Where & When:
Muscat, Oman, January 2018
Oman is truly spectacular with an incredibly beautiful landscape full of mountains and Wadis. We spent a few days exploring some of Oman’s offerings and were welcomed by such a welcoming culture with very smiley and happy locals.
Why I ran this course:
This is a great example of meeting people through running, being inspired by other runners and discovering amazing new places. Laura, who I met at the Lisbon Marathon, spent some time in Oman when she was younger. On talking about races and adventures she suggested I look at the Marathon in Muscat and shared some pictures from the country of places where we could visit easily on a trip. As always I didn’t need to think twice after seeing the pictures! I was joined on the trip by Angela and Stephane whom I met running in Myanmar back on 2016.
A very flat, 2-lap route along the coast taking in golf courses, rich-people’s housing areas and the sea front. Nothing overly scenic and an extra 3-mile (out and back) stretch on the second lap added a particular mental challenge to the course.
Pretty good. Everything leading up to the event was efficient and informative. The organisers were quick to respond to questions via email and accommodated overseas entries and runners very well (e.g. able to make special arrangements to collect race packs). A slight delay (20mins) to the 6am start was annoying but beyond the organisers control (technical difficulties ensuring traffic barriers were cleared). I feel the organisers were let down though by the volunteers on the day who were mostly not particularly attentive (needing coaxing at the water stations for example) or just appeared un- interested in the race.
Non-existent.
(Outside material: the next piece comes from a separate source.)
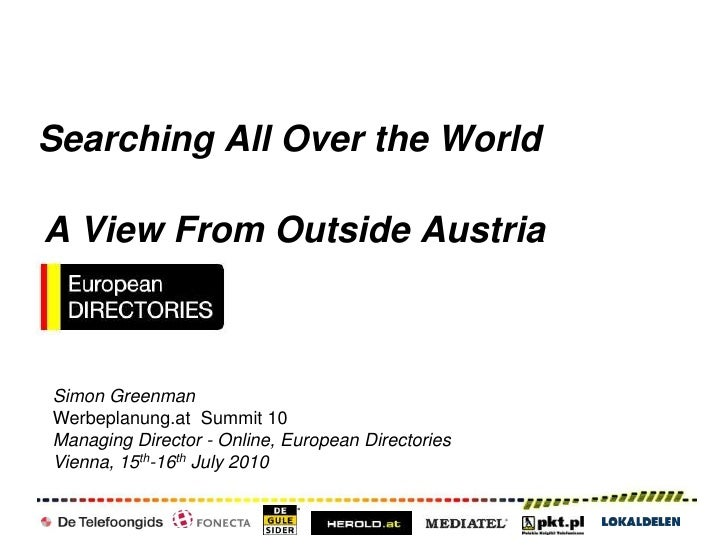 Searching All Over the World<br />A View From Outside Austria<br />Simon Greenman<br />Werbeplanung.at  Summit 10<br />Man...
Despite plenty of people being about the atmosphere was as flat as the course. I can recall just a handful of people clapping/cheering/supporting runners around the course. This naturally improved at the finishing stretch but not to the extent that it created an atmosphere. A traditional Omani band provided some entertainment along the route which was a pleasant relief.
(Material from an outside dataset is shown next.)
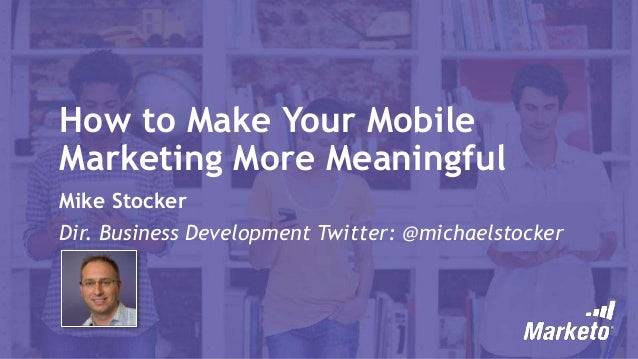 Making Mobile Meaningful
You might have gathered by now that I don’t tend to stick to any particular, regimented training plan. This continued through November and December as I just ensured to do a number of long runs and few shorter ones in the week. In December I started going to some ‘Mountain Athletics’ training sessions held in London by the Never Stop London community (North Face). These sessions focus on upper and lower body workouts fused with running and techniques. through the community I also started trail running with a few people I met. So distance wise I was certainly covering the miles now (December ended up being my third highest month for total mileage, impressive considering the top two months included a 100km race each time!).
I set out in the morning with Angela and we walked the brief stretch from our Hotel. Stephane, staying else where that night, joined us at the start line.
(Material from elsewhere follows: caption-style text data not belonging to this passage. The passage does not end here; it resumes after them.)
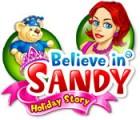 Believe in Sandy: Holiday Story oyunu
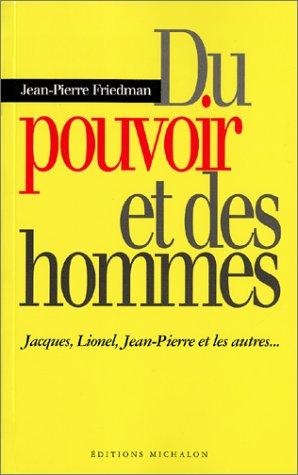 Du pouvoir et des hommes. Jacques, Lionel, Jean-Pierre et les autres... par Jean-Pierre Friedman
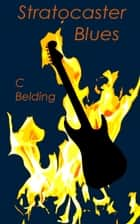 Stratocaster Blues ebook by C Belding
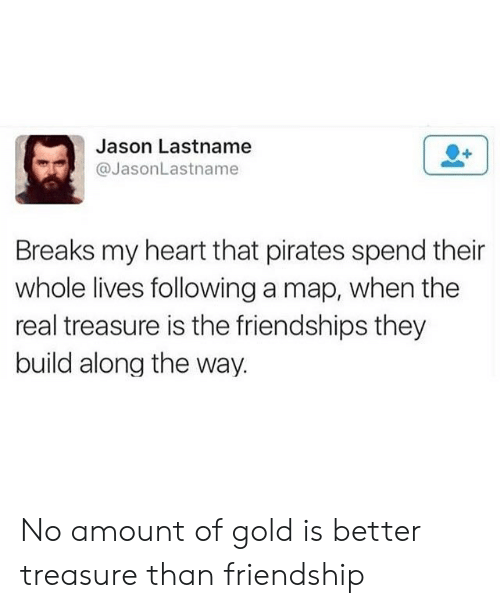 treasure: Jason Lastname  @JasonLastname  Breaks my heart that pirates spend their  whole lives following a map, when the  real treasure is the friendships they  build along the way. No amount of gold is better treasure than friendship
By now I’d identified my plans for 2018 and the Muscat Marathon would be the first race of my 2018 12 month challenge. I’d decided to approached the marathon with a relaxed “just enjoy it” attitude. However, after the frustration of being kept waiting at the start line (and thinking to much about risking a toilet stop) I got a little caught up in a sprint off the starting line. I settled in behind a local runner and progressed through the crowd over the first few kilometers. I felt good, so I decided to keep the pace going. I devised a race strategy there and then, telling myself to keep running at a 7min/mile pace for the first 10 miles before dropping this to 7:10-7:20 min/miles for the next 10 miles. The final 6 miles I’d run at a comfortable pace and enjoy the finish. The first 10 miles went to plan and I continued strong into the second 10. Around mile 17 though my pace started to drop and I was struggling to maintain the target 7:20 min/mile pace, fluctuating more around 7:30 min/miles. I adapted once again, making the promise that I could keep this pace instead if I continued for an extra mile before dropping to the more comfortable pace at mile 21. As I reached the turn around point on the beach straight I didn’t realise that the second lap involved running further along the coast before turning back towards the finish. This was admittedly a struggle as the road was so straight and there was no sign of the turn in the distance. Eventually I reached this point (coincidentally it was about 21 miles into the race), grabbing some flat coke, popping an SIS gel, which I picked up earlier,and settled into a slower rhythm, aiming to maintain 8:00 min/miles to the finish. Over the next few miles I was over taken by two runners looking strong (one of whom was to come home as the second female finisher) and I must have sub-consciously recognised the chance at a sub 3:10 finish as my pace picked up again for the last two miles. Gladly the finishing stretch was short! job done. I stuck around at the end to cheer and support (some one had too!) and to catch Angela cross the line.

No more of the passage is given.